Supported search modes are:
| Mode | Description |
|---|---|
hybrid | Default. Combines keyword search and vector similarity search. |
keyword | Uses keyword matching only. |
embeddings | Uses vector similarity search only. |
Common filters include:
| Flag | Description |
|---|---|
--from, --to | Search time range in YYYY-MM-DD format. |
--kind | Session kind, such as ssh, k8s, or db. Can be repeated. |
--username | Teleport user who initiated the session. |
--role | Role held by the user during the session. Can be repeated. |
--access-request | Access Request ID associated with the session.
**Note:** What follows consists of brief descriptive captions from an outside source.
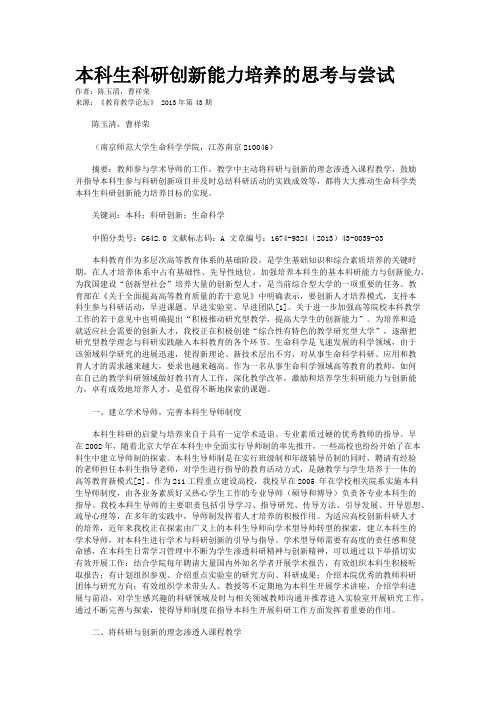 本科生科研创新能力培养的思考与尝试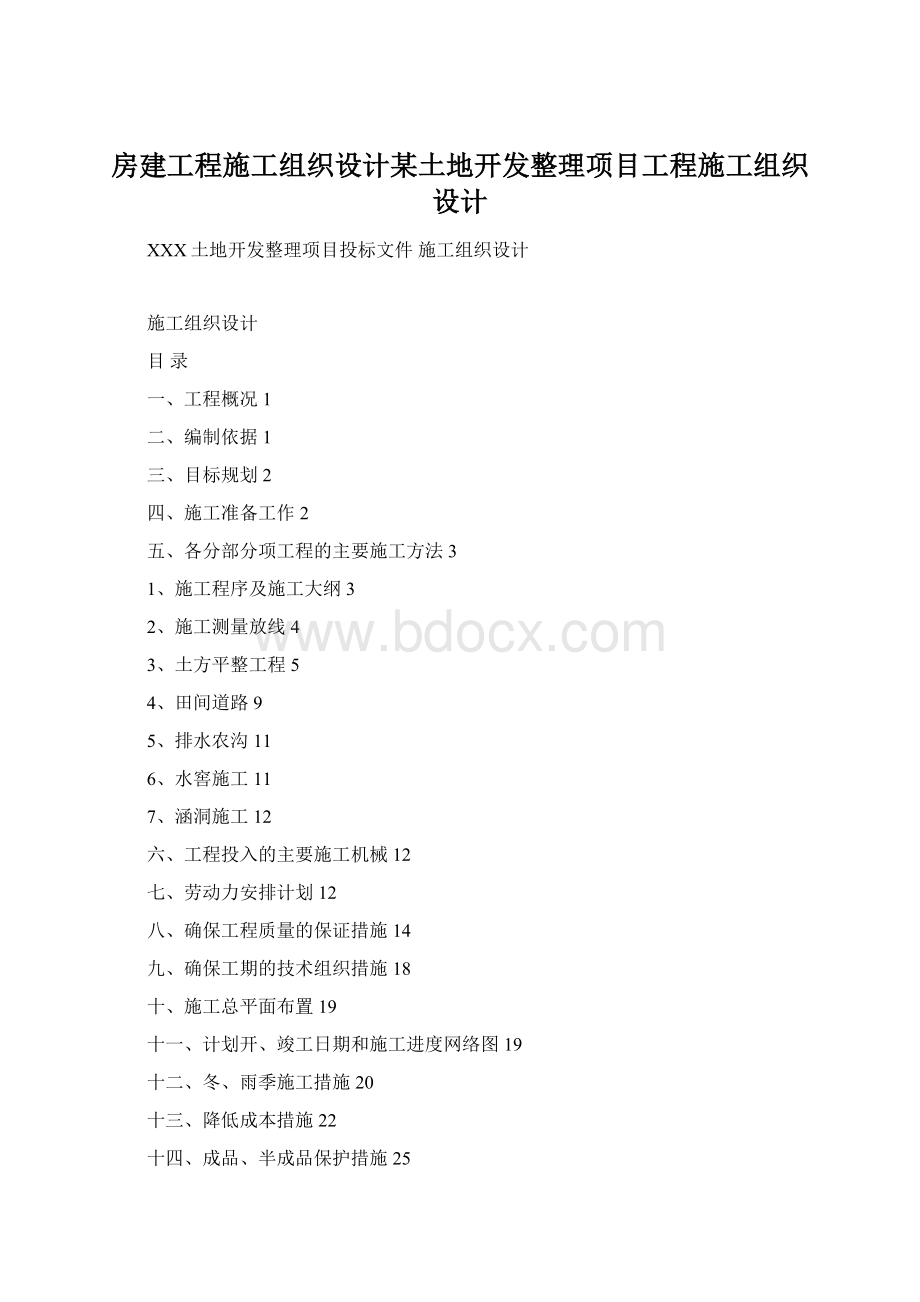 房建工程施工组织设计某土地开发整理项目工程施工组织设计Word格式文档下载.docx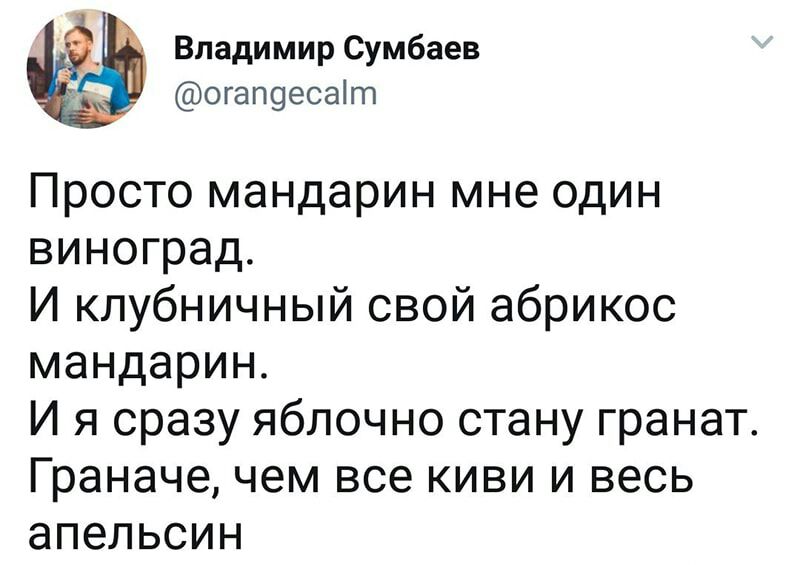 _ _ Владимир Сумбаев огап9есаіт Просто мандарин мне один виноград И клубничный свой абрикос мандарин И я сразу яблочно стану гранат Граначе чем все киви и весь апельсин
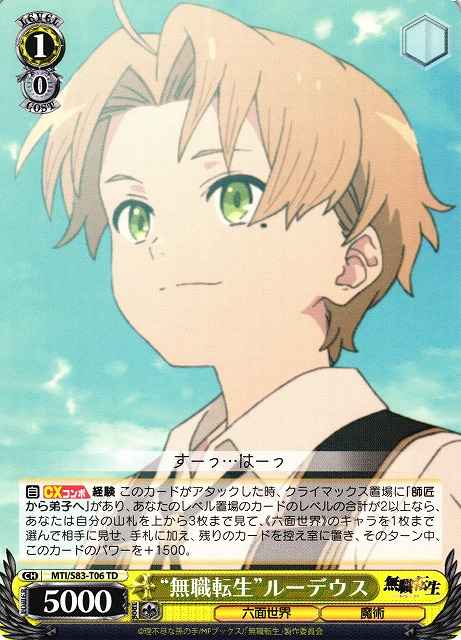 Weiss Schwarz MTI/S83-T06 Jobless Reincarnation Rudeus TD Mushoku Tensei: Jobless Reincarnation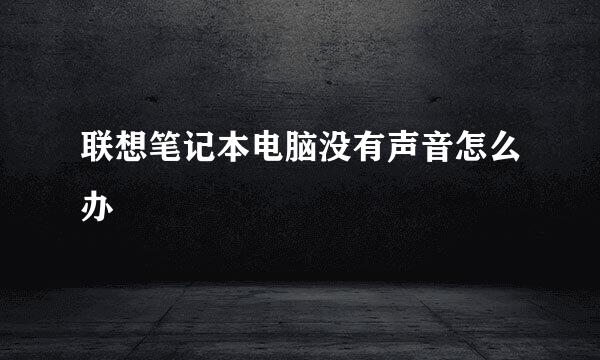 联想笔记本电脑没有声音怎么办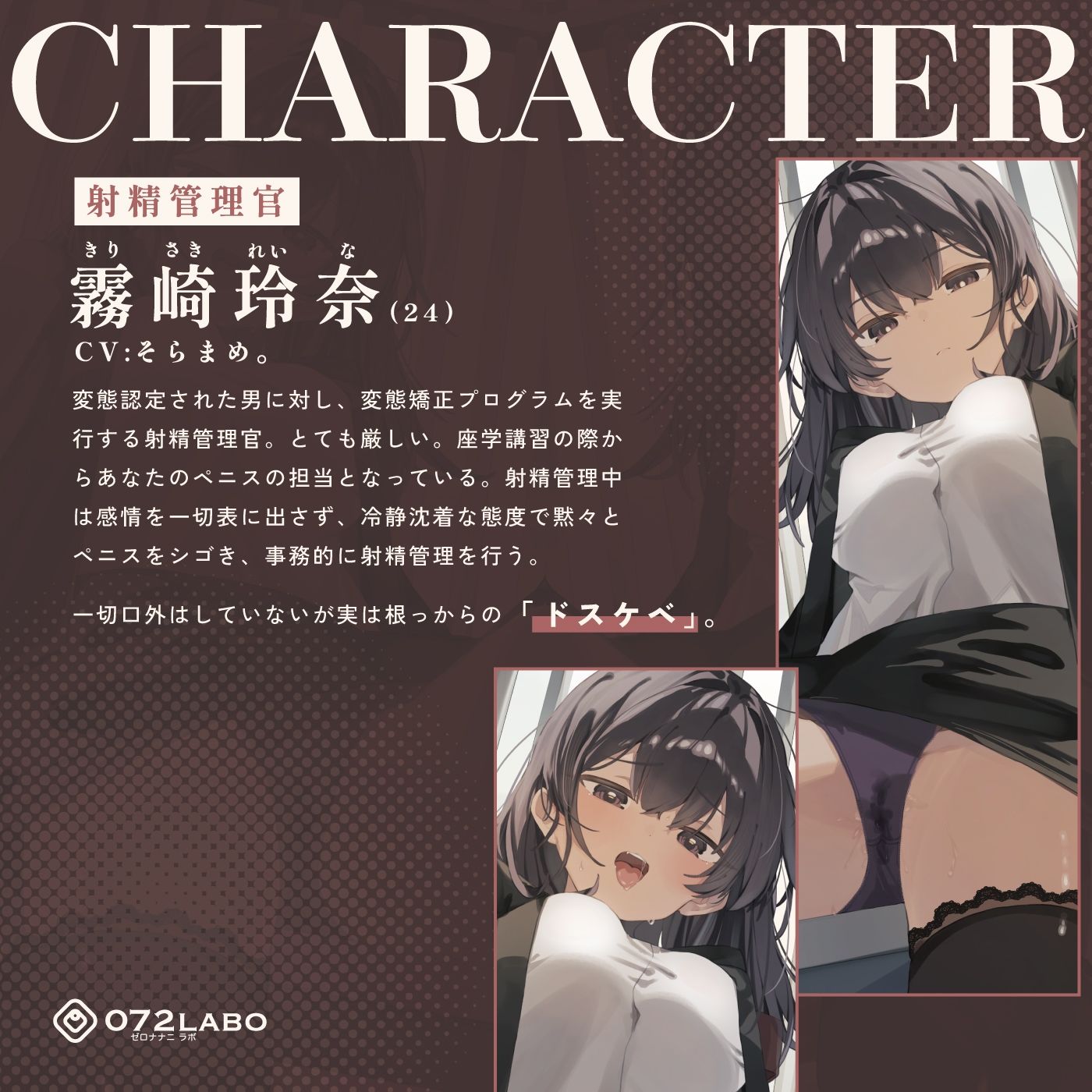 サンプル画像4:【脳バグ】命令の右耳とドスケベ本心が聞こえる左耳「右耳左耳右脳左脳」〜とても厳しい射精管理官★低音ボイスお姉さんの本音〜【射精管理官の本音】(072LABO) [d_646867]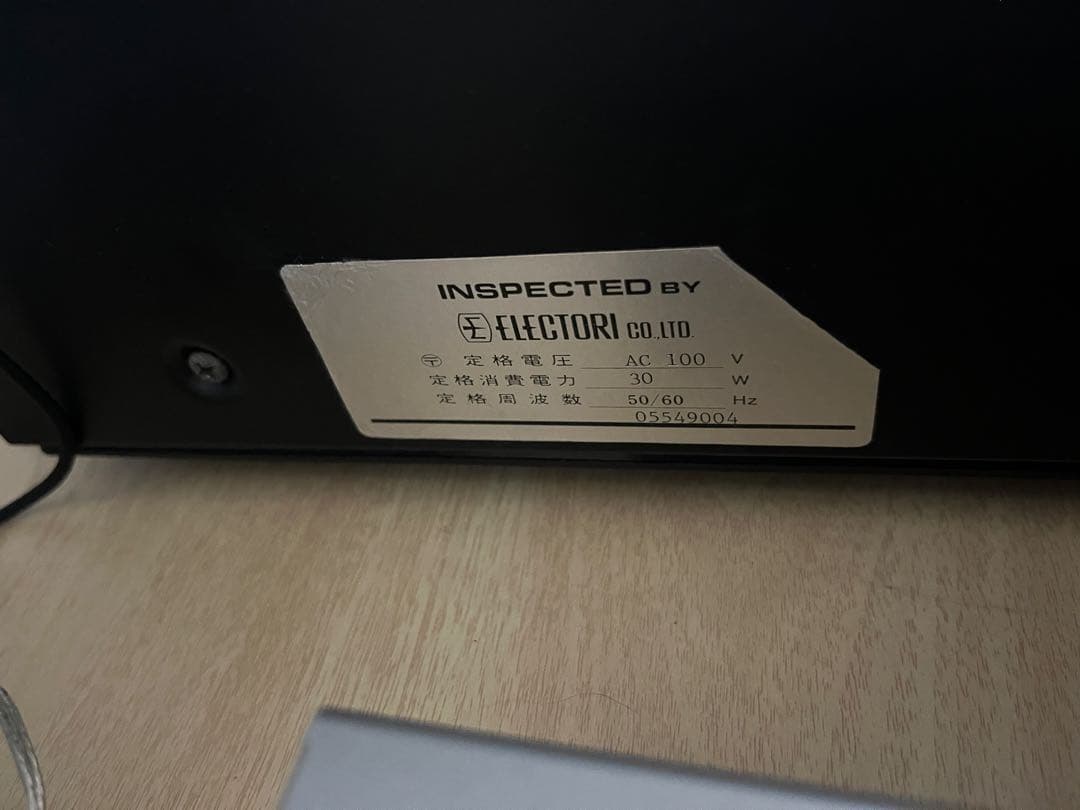 その他 McIntosh MCD7007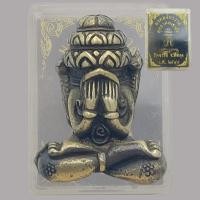 ราคา พระปิดตา มงคลจักรวาล พุทธาคมเขาอ้อ วัดเขาอ้อ จ.พัทลุง ปี 2545 (27077703900)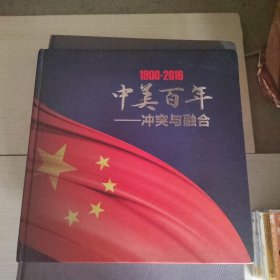 1900-2016中美百年冲突与融合 老照片画册 12开精装 30-2号柜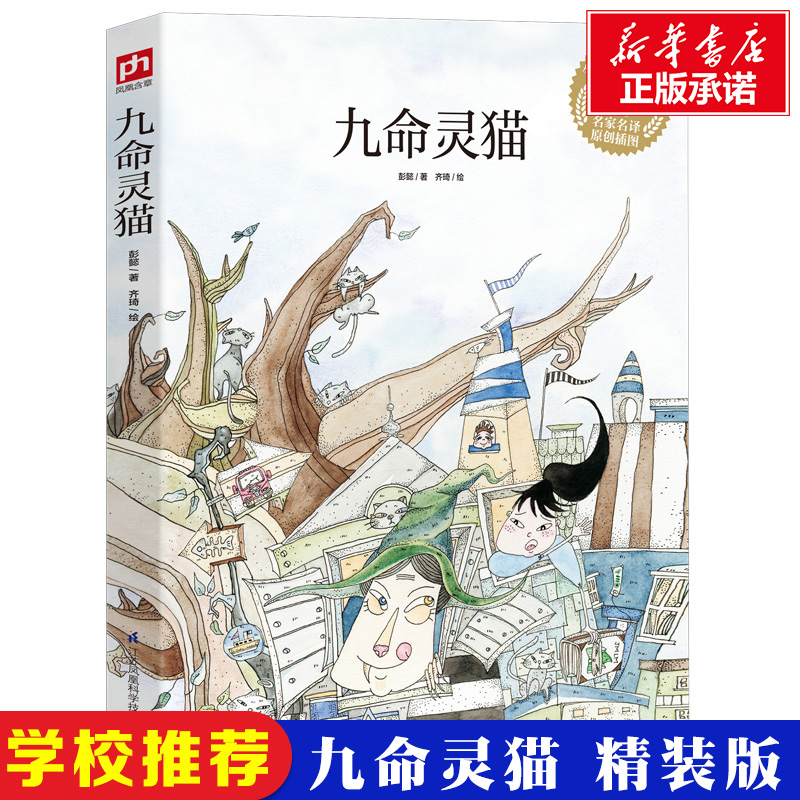 新华书店正版 文轩网
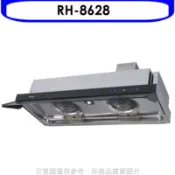 【百利市購物中心】結帳95折  林內 隱藏式全直流變頻不鏽鋼80公分排油煙機(全省安裝)(陶板屋券1張)【RH-8628】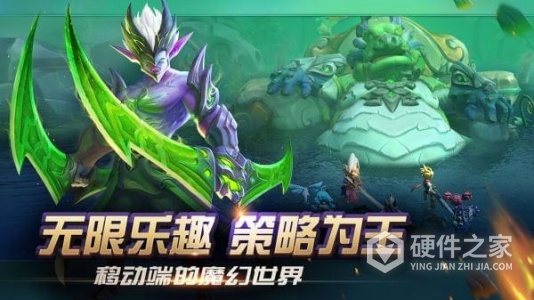 光之守望渠道服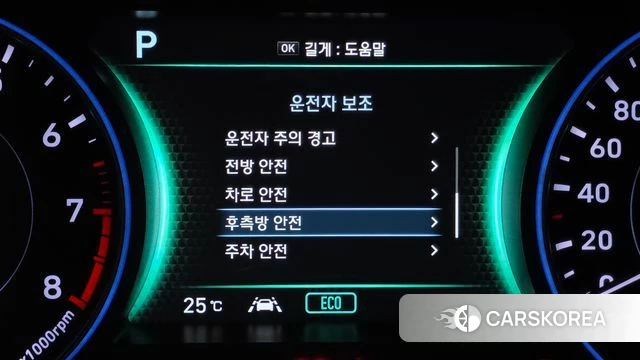 Hyundai Palisade id 4283365 из Кореи 7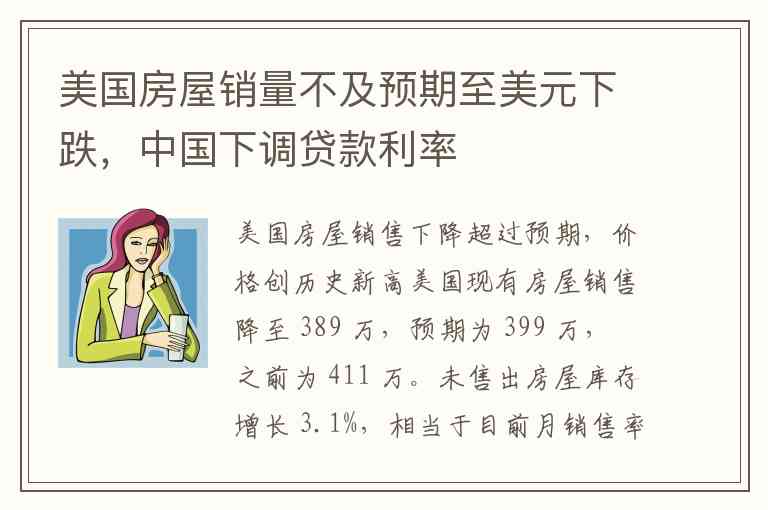 美国房屋销量不及预期至美元下跌，中国下调贷款利率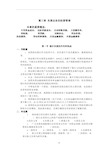 商业银行 第3章负债业务的经营管理练习题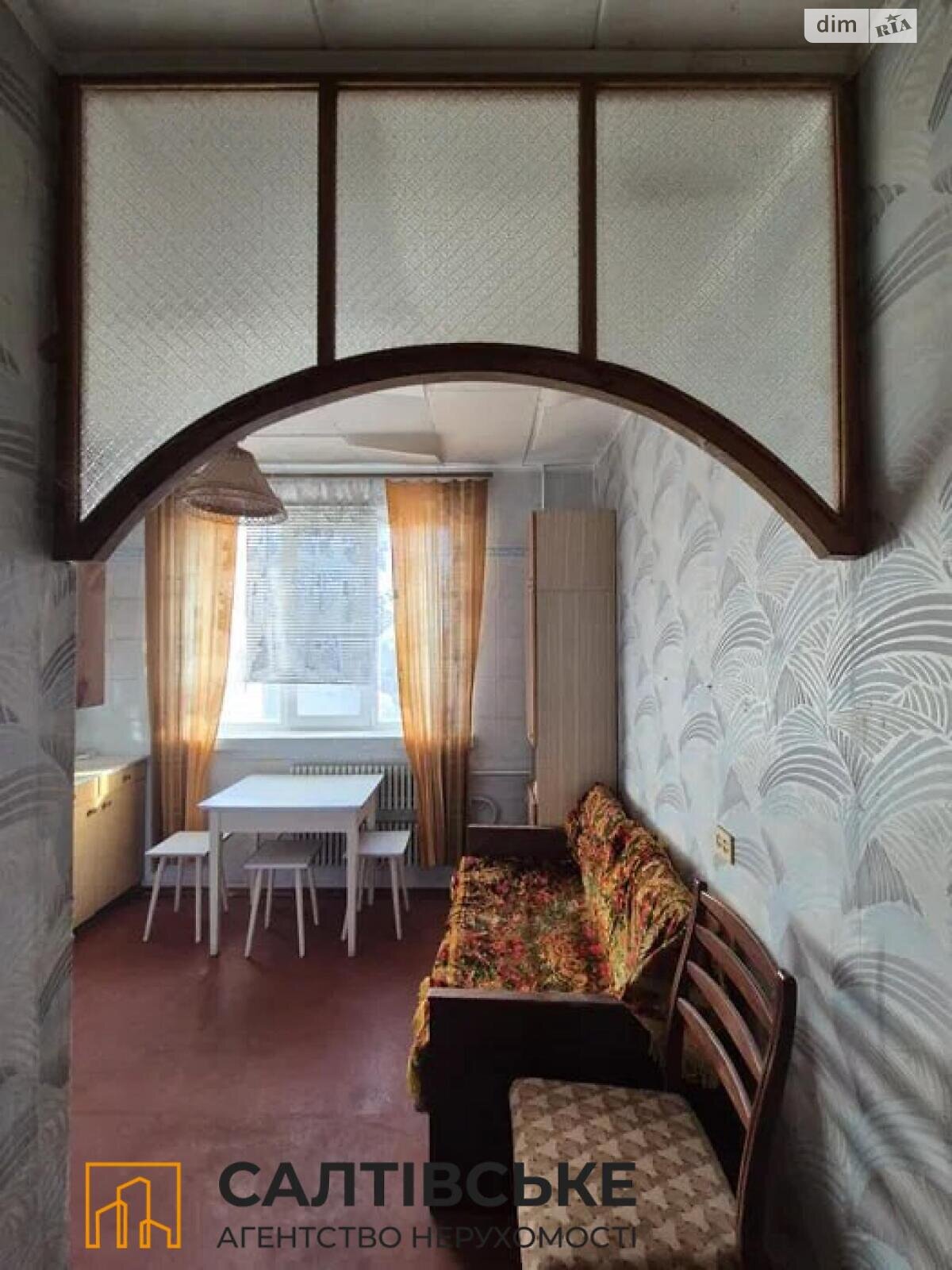 Продаж однокімнатної квартири в Харкові, на вул. Соборності України 259, район Північна Салтівка фото 1 Продаж однокімнатної квартири в Харкові, на вул. Соборності України 259, район Північна Салтівка фото 1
Can be repeated. |
--resource-kind | Teleport resource kind, such as node, kube_cluster, or db. |
--resource-name | Name of the accessed resource. |
--label | Resource labels in key=value form. |
--severity | Minimum summary severity: low, medium, high, or critical. |
Next steps
Troubleshooting
Session Recording Search requires Access Graph to be enabled with session recording support
Make sure your cluster is connected to Access Graph and that self-hosted deployments run Access Graph v1.30.0 or later.
Check PostgreSQL extension availability
Connect to the PostgreSQL database used by Access Graph and query
pg_available_extensions:
SELECT name, default_version, installed_version
FROM pg_available_extensions
WHERE name IN ('pg_trgm', 'vector')
ORDER BY name;
pg_trgm should appear as pg_trgm. pgvector should appear as vector,
which is the PostgreSQL extension name. If a row is missing, that extension is
not available in the PostgreSQL instance. If installed_version is empty, the
extension is available but is not enabled in the current database yet; Access
Graph enables required extensions automatically when it initializes the
database.
Session Recording Search requires the pg_trgm PostgreSQL extension
Use a PostgreSQL instance where pg_trgm is available to the Access Graph
database. Access Graph enables the extension automatically.
Session Recording Search requires the pgvector PostgreSQL extension
Use a PostgreSQL instance where pgvector is available to the Access Graph
database. Access Graph enables the vector extension automatically.
No sessions found
Check that the search time range includes the session, that the session has a successful summary, and that your Teleport roles allow you to read the recording. Session Recording Search does not return recordings that have not been summarized.